Jocelyne fut obligée de demeurer à la maison pour s'occuper de son fils. Celui-ci ressentit immédiatement que ce n'était pas par pur plaisir que ses parents avaient pris cette décision. Alec était si impuissant face à cette fatalité. Même s'il disait à sa mère qu'il pouvait attendre une journée de plus pour son traitement, son état dégénérait jusqu'à l'empêcher de s'alimenter correctement.

Bien sûr que Jocelyne devait lui en vouloir ! Même lui se détestait pour tous les problèmes qu'il avait engendrés. De son propre avis, il aurait été bien mieux mort que vivant. Comme ça, sa famille aurait eu une vie normale.

Normal, c'est ce qu'il voulait être depuis tout petit. À dix ans, il avait découvert son goût étrange pour la viande saignante. Dès qu'il le pouvait, il réclamait du steak. Parfois même, il mangeait de la viande hachée à même le contenant du marché, et ce, sans aucune cuisson. C'était un vrai ravissement pour ses papilles ! Son délice ultime, bien qu'il en avait l'interdiction formelle, était de boire le sang qui s'agglutinait dans le contenant des steaks. Sa mère lui offrait alors de sombres reproches accompagnés d'une solide tape derrière la tête.

— Tu ne trouves pas que tu es assez fragile comme ça ? Tu vas te rendre encore plus malade que tu ne l'es déjà.

Mais toutes ses paroles ne donnaient rien, si ce n'est qu'il continua de le faire derrière son dos. Et plus il en buvait, plus il en voulait. Un jour que la famille Morgenstern organisait un barbecue pour les collègues de travail de Valentin, le jeune garçon transvida l'entièreté des contenants de viande dans un sac hermétique pour qu'il puisse le déguster dans sa chambre. Sa sœur Clary, qui était encore jeune à l'époque, le trouva en train d'ingurgiter le liquide alors qu'elle venait le chercher pour le feu de camp.

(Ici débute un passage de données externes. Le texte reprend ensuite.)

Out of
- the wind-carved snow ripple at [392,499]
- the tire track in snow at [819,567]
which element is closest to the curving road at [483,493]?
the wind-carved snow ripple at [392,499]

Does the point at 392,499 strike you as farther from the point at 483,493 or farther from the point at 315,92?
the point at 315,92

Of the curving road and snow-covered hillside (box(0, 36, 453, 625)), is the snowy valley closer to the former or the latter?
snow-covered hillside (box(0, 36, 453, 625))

Sur le moment, son réflexe avait été d'alerter ses parents. Elle savait que c'était mauvais pour la santé puisque Jocelyne avait grondé Alec à plusieurs reprises. Cette fois-ci ne fut pas différente des autres.

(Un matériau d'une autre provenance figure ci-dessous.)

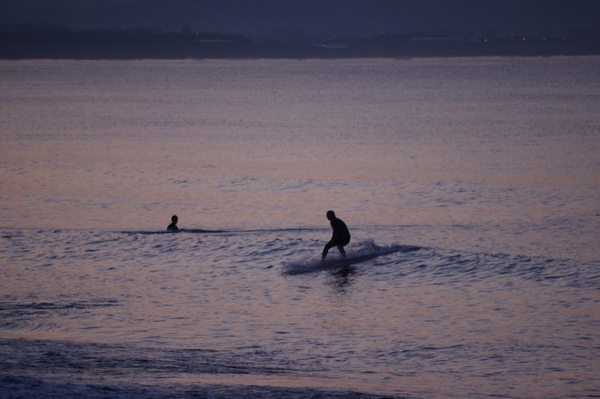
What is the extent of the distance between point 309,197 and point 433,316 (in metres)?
21.4

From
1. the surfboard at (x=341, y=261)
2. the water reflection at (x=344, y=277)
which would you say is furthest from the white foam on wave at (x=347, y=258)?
the water reflection at (x=344, y=277)

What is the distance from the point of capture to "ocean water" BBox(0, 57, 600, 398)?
52.3 ft

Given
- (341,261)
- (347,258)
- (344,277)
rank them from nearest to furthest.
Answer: (344,277), (341,261), (347,258)

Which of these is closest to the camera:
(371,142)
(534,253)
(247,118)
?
(534,253)

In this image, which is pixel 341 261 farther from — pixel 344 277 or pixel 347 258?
pixel 344 277

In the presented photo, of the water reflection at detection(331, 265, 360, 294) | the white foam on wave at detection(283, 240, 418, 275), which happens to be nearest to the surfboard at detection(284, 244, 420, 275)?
the white foam on wave at detection(283, 240, 418, 275)

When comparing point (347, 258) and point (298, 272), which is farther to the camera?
point (347, 258)

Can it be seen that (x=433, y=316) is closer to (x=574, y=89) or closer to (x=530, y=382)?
(x=530, y=382)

Ne comprendrait-il donc jamais que c'était dangereux pour lui ?

Mais bien sûr qu'il en avait pleinement conscience. Malheureusement, c'était plus fort que lui.

Au lendemain du barbecue, il s'était senti en pleine forme et supplia sa mère de ne pas procéder à son traitement quotidien. Ce fut le premier jour où il n'eut aucun symptôme. Le garçon se sentit même assez bien pour s'amuser, avec son voisin Simon. Pas un instant son estomac ne se retourna, ce qui le préserva, enfin, de s'allonger.

Simon avait l'habitude de le voir quitter l'arrière cour alors qu'il était en proie à de violents symptômes. Mais ce jour-là, il avait été très heureux de pouvoir passer une journée entière en compagnie de son ami.

Bien entendu, dès le jour suivant, les nausées revinrent alors qu'il essayait de prendre son petit déjeuner. Alec n'eut d'autre choix que de se rendre à la salle de bain pour vomir son repas qui, de toute manière, était exécrable.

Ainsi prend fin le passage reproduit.